* **EXCERPT**:
Content starts

Mechanisms Underlying Tissue Selectivity of Anandamide and Other Vanilloid Receptor Agonists

Abstract

Anandamide acts as a full vanilloid receptor agonist in many bioassay systems, but it is a weak activator of primary afferents in the airways. To address this discrepancy, we compared the effect of different vanilloid receptor agonists in isolated airways and mesenteric arteries of guinea pig using preparations containing different phenotypes of the capsaicin-sensitive sensory nerve. We found that anandamide is a powerful vasodilator of mesenteric arteries but a weak constrictor of main bronchi. These effects of anandamide are mediated by vanilloid receptors on primary afferents and do not involve cannabinoid receptors. Anandamide also contracts isolated lung strips, an effect caused by the hydrolysis of anandamide and subsequent formation of cyclooxygenase products. Although capsaicin is equally potent in bronchi and mesenteric arteries, anandamide, resiniferatoxin, and particularly olvanil are significantly less potent in bronchi. Competition experiments with the vanilloid receptor antagonist capsazepine did not provide evidence of vanilloid receptor heterogeneity. Arachidonoyl-5-methoxytryptamine (VDM13), an inhibitor of the anandamide membrane transporter, attenuates responses to olvanil and anandamide, but not capsaicin and resiniferatoxin, in mesenteric arteries. VDM13 did not affect responses to these agonists in bronchi, suggesting that the anandamide membrane transporter is absent in this phenotype of the sensory nerve. Computer simulations using an operational model of agonism were consistent, with differences in intrinsic efficacy and receptor content being responsible for the remaining differences in agonist potency between the tissues. This study describes differences between vanilloid receptor agonists regarding tissue selectivity and provides a conceptual framework for developing tissue-selective vanilloid receptor agonists devoid of bronchoconstrictor activity.

Content ends

* **WHAT YOU WILL DO**:
Reproduce the entire abstract on tissue selectivity of anandamide and other vanilloid receptor agonists word for word.

* **DATA EXCERPTS**:
Content starts

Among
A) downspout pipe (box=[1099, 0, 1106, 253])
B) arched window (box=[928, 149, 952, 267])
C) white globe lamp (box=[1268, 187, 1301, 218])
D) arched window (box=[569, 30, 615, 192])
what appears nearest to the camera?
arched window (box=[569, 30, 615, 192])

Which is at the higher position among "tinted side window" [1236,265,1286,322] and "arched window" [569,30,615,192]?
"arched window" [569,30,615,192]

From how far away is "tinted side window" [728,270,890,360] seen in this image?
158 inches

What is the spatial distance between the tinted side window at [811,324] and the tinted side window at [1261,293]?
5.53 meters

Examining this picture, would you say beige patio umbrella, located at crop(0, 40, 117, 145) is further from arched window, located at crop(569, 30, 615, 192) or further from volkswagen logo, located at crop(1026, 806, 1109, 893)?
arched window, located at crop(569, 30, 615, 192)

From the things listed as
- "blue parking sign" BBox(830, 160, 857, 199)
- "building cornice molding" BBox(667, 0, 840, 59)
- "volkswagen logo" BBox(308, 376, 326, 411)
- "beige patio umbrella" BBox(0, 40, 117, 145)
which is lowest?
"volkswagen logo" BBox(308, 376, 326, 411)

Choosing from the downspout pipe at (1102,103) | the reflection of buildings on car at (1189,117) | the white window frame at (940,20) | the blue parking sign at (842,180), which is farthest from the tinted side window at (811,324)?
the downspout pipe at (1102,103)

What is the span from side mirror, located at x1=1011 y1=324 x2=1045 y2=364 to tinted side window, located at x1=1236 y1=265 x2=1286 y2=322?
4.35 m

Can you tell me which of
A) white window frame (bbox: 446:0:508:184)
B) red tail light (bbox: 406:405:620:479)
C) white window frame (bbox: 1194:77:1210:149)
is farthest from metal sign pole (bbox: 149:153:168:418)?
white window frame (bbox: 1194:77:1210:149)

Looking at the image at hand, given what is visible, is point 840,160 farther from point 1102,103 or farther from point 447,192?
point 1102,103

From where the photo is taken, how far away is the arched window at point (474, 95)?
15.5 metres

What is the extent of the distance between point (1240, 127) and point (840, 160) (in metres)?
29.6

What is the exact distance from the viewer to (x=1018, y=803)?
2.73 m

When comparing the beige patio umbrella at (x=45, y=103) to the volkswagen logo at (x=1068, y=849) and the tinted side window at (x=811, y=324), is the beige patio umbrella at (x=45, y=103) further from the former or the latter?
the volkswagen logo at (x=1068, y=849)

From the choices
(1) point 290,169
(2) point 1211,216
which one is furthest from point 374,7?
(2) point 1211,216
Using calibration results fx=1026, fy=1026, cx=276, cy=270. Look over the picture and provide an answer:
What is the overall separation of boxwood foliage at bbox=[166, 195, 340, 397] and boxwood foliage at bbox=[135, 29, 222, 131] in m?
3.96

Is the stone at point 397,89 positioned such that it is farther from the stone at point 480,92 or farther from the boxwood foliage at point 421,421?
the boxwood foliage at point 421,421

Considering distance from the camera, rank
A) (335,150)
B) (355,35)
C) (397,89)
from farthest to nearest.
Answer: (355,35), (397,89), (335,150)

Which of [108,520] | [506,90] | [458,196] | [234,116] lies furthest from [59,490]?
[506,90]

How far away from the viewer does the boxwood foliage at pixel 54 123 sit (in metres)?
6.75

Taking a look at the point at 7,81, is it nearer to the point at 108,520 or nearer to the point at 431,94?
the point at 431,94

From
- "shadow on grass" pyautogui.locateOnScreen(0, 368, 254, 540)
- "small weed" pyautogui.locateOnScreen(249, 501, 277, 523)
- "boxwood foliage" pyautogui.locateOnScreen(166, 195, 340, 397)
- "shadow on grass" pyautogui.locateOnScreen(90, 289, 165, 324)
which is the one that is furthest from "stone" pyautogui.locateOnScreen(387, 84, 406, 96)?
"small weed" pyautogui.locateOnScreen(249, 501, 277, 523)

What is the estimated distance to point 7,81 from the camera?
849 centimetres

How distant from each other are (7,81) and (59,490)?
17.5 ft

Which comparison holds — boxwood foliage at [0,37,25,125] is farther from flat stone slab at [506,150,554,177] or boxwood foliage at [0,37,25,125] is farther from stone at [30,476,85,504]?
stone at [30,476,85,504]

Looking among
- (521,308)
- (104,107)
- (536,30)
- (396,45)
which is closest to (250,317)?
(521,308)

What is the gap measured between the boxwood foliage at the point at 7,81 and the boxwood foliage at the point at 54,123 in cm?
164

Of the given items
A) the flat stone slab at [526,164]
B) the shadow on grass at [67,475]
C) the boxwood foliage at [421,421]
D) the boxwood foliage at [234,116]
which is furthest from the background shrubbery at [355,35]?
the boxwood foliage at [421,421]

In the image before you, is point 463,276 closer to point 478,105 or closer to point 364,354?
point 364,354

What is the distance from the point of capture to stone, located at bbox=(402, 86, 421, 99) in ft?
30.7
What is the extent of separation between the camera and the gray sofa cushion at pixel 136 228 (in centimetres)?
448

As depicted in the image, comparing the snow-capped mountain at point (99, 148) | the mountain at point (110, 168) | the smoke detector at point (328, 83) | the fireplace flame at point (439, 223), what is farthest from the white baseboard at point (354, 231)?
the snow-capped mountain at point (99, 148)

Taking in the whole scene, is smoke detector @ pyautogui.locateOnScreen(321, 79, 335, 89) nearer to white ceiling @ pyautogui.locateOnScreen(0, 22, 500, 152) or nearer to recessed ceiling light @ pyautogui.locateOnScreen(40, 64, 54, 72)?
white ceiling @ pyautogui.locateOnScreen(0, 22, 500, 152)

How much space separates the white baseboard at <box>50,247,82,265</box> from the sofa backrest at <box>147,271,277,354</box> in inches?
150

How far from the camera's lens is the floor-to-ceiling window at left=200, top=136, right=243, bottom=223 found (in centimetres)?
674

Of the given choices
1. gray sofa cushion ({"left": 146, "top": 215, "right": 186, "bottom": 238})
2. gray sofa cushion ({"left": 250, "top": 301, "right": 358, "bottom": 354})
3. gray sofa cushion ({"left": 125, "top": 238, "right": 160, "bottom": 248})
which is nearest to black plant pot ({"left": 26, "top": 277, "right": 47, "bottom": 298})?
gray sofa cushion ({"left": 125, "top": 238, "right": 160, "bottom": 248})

Content ends

* **SOLUTION FOR THIS PROBLEM**:
Mechanisms Underlying Tissue Selectivity of Anandamide and Other Vanilloid Receptor Agonists

Abstract

Anandamide acts as a full vanilloid receptor agonist in many bioassay systems, but it is a weak activator of primary afferents in the airways. To address this discrepancy, we compared the effect of different vanilloid receptor agonists in isolated airways and mesenteric arteries of guinea pig using preparations containing different phenotypes of the capsaicin-sensitive sensory nerve. We found that anandamide is a powerful vasodilator of mesenteric arteries but a weak constrictor of main bronchi. These effects of anandamide are mediated by vanilloid receptors on primary afferents and do not involve cannabinoid receptors. Anandamide also contracts isolated lung strips, an effect caused by the hydrolysis of anandamide and subsequent formation of cyclooxygenase products. Although capsaicin is equally potent in bronchi and mesenteric arteries, anandamide, resiniferatoxin, and particularly olvanil are significantly less potent in bronchi. Competition experiments with the vanilloid receptor antagonist capsazepine did not provide evidence of vanilloid receptor heterogeneity. Arachidonoyl-5-methoxytryptamine (VDM13), an inhibitor of the anandamide membrane transporter, attenuates responses to olvanil and anandamide, but not capsaicin and resiniferatoxin, in mesenteric arteries. VDM13 did not affect responses to these agonists in bronchi, suggesting that the anandamide membrane transporter is absent in this phenotype of the sensory nerve. Computer simulations using an operational model of agonism were consistent, with differences in intrinsic efficacy and receptor content being responsible for the remaining differences in agonist potency between the tissues. This study describes differences between vanilloid receptor agonists regarding tissue selectivity and provides a conceptual framework for developing tissue-selective vanilloid receptor agonists devoid of bronchoconstrictor activity.